XLIX
Quel spirito amoroso, ch'al cor luce
con lo splendor che vien da quella stella
che là dov'entra, nessun vizio prova,
condotto m'ha per selva e per foresta
con vago lume sempre, e 'n alti monti:
or mi tien fermo a guardar tramontana.
Perché, corendo, verso tramontana
è gita donna, che a la mente luce
con più valor che 'l sole agli alti monti.
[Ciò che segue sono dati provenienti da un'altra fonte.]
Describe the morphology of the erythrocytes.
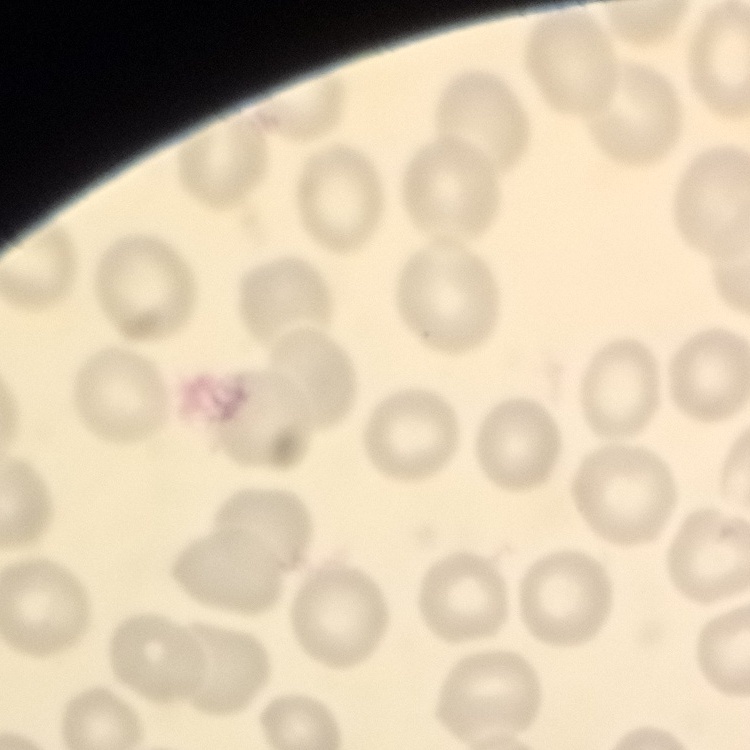

They show no rouleaux formation.

Summary:
  - Stain: Field's or Giemsa
  - Image type: square crop of a larger photomicrograph
  - Preparation: thin peripheral smearIdentify the preparation type.
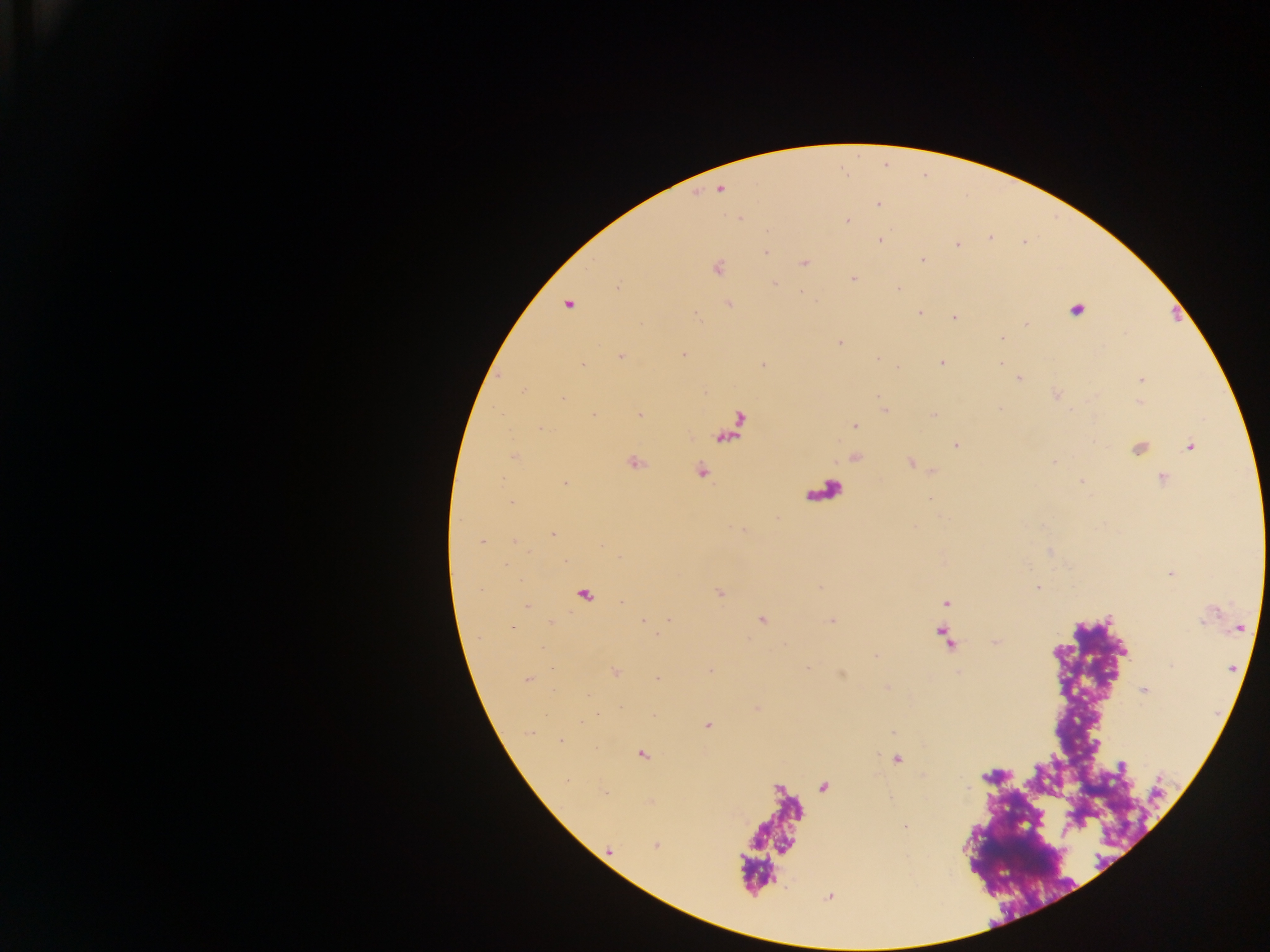
This is a thick smear.

Approximate centers as [x, y] in pixels. Leukocyte locations: [1071, 309], [1140, 454]. Plasmodium parasite locations: [719, 189], [878, 204], [848, 221], [991, 237], [880, 240], [957, 245], [765, 252], [922, 260], [805, 263], [718, 268], [853, 278], [774, 283], [617, 287], [900, 288], [568, 304], [729, 304], [920, 312], [954, 318], [1001, 339], [840, 342], [683, 355], [621, 357], [942, 362], [1000, 364], [582, 365], [1018, 379], [1141, 380], [524, 392], [564, 397], [884, 409], [639, 414], [594, 415], [855, 426], [541, 429], [955, 445], [1190, 446], [514, 457], [1054, 461], [635, 462], [701, 470], [1163, 479], [566, 483], [511, 502], [552, 534], [514, 540], [481, 541], [506, 564], [1038, 588], [719, 593], [583, 595], [622, 602], [945, 603], [527, 606], [643, 620], [669, 620], [762, 620], [831, 620], [512, 627], [944, 635], [995, 642], [807, 668], [614, 672], [710, 672], [658, 678], [527, 680], [1144, 690], [598, 716], [581, 722], [709, 724], [529, 732], [560, 741], [642, 754], [897, 759], [1122, 767], [905, 826], [655, 845]. Mobile-phone photograph taken through the microscope. Single field of view. Image is 1270×952 pixels. Sample from Ghana.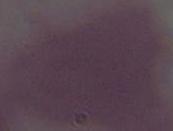
A red blood cell is shown. Micrograph. 1000x magnification.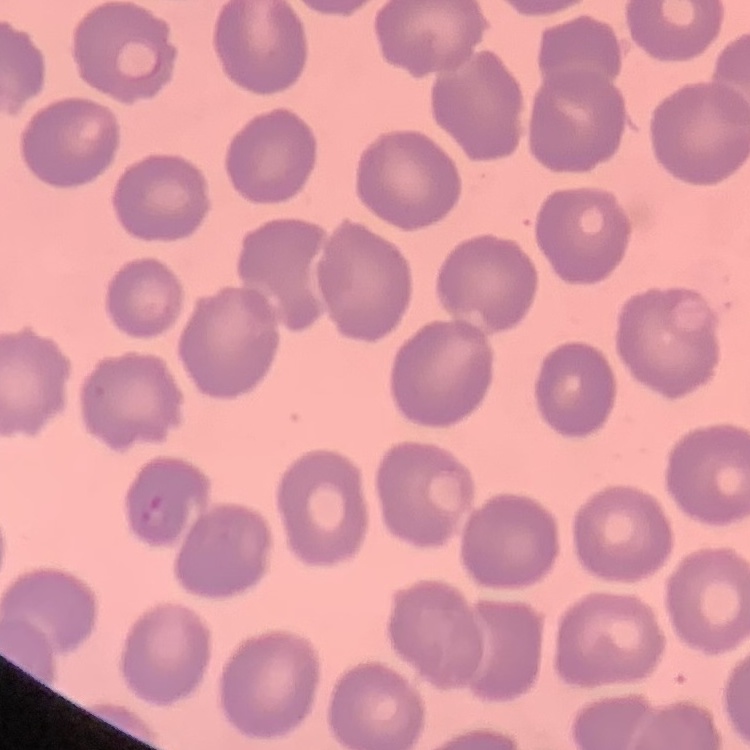
erythrocyte morphology = no rouleaux formation
image type = square crop of a larger photomicrograph
preparation = thin blood film
stain = Field's or GiemsaIdentify the parasite.
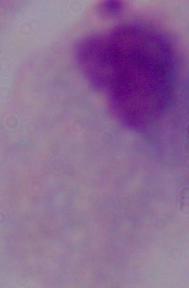
A trichomonad.

modality = photomicrograph
magnification = 1000xName the blood parasite species.
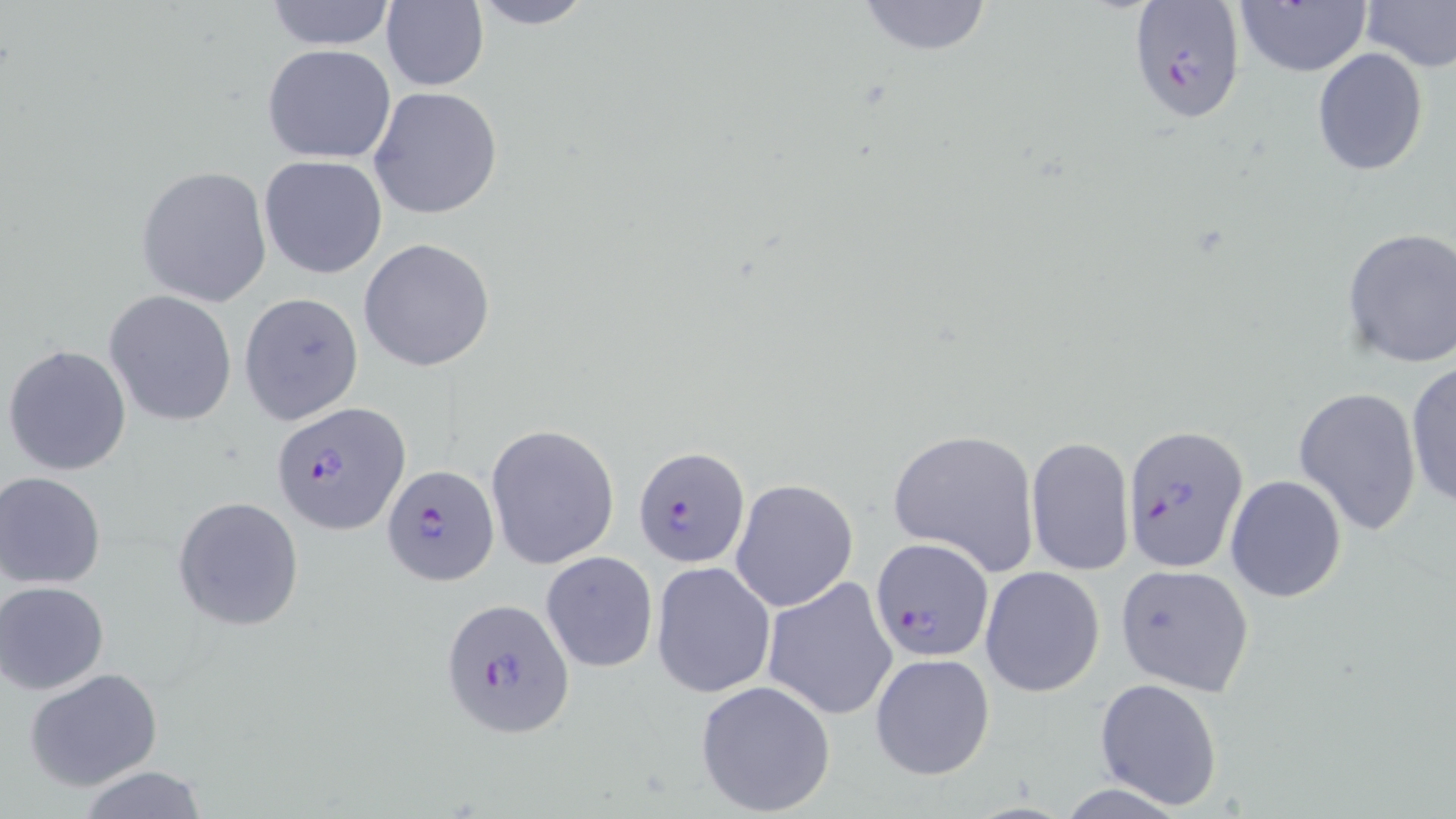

Coste', che dona più vertù che stella,
ancor fu tempo che stette in foresta
a far tra fère di sua biltà prova.
Così le fosse a lei dura la prova
di far dimoro nella tramontana,
com'a me star lontano a sua foresta,
e che vedesse alquanto con sua luce
se 'l mio cor langue, e sotto quale stella;
ché forse poi verebbe ad altri monti.
Rinchiuso è 'l cor tra due scogliosi monti,
ch'un timido amor vel tien a prova;
costei atar lo può, non altra stella,
o 'l vento che là vien da tramontana,
che surga sì che mentre il sol più luce,
tornar la faccia ove già fu foresta.
Ben ch'ella è sì d'amor strana e foresta,
che per fuggirlo va tra valli e monti,
cercando l'ombre sotto l'alta luce;
forse ch'ancor di ferro el'ha in sé prova,
e quella petra ch'è in tramontana,
che guida il marinaio con la sua stella,
contra ogni pianeto ed ogni stella
con sua vertù l'ha tratta di foresta:
tant'è la possa c'hanno in tramontana
di calamitra gli altissimi monti,
ch'a lor l'avran tirata con tal prova,
ch'ogn'altra parte oscura, ed a lor luce.
Per gir a tal che più che stella luce,
ogni foresta passa, e 'n tramontana,
canzon, va per li monti e fa tua prova.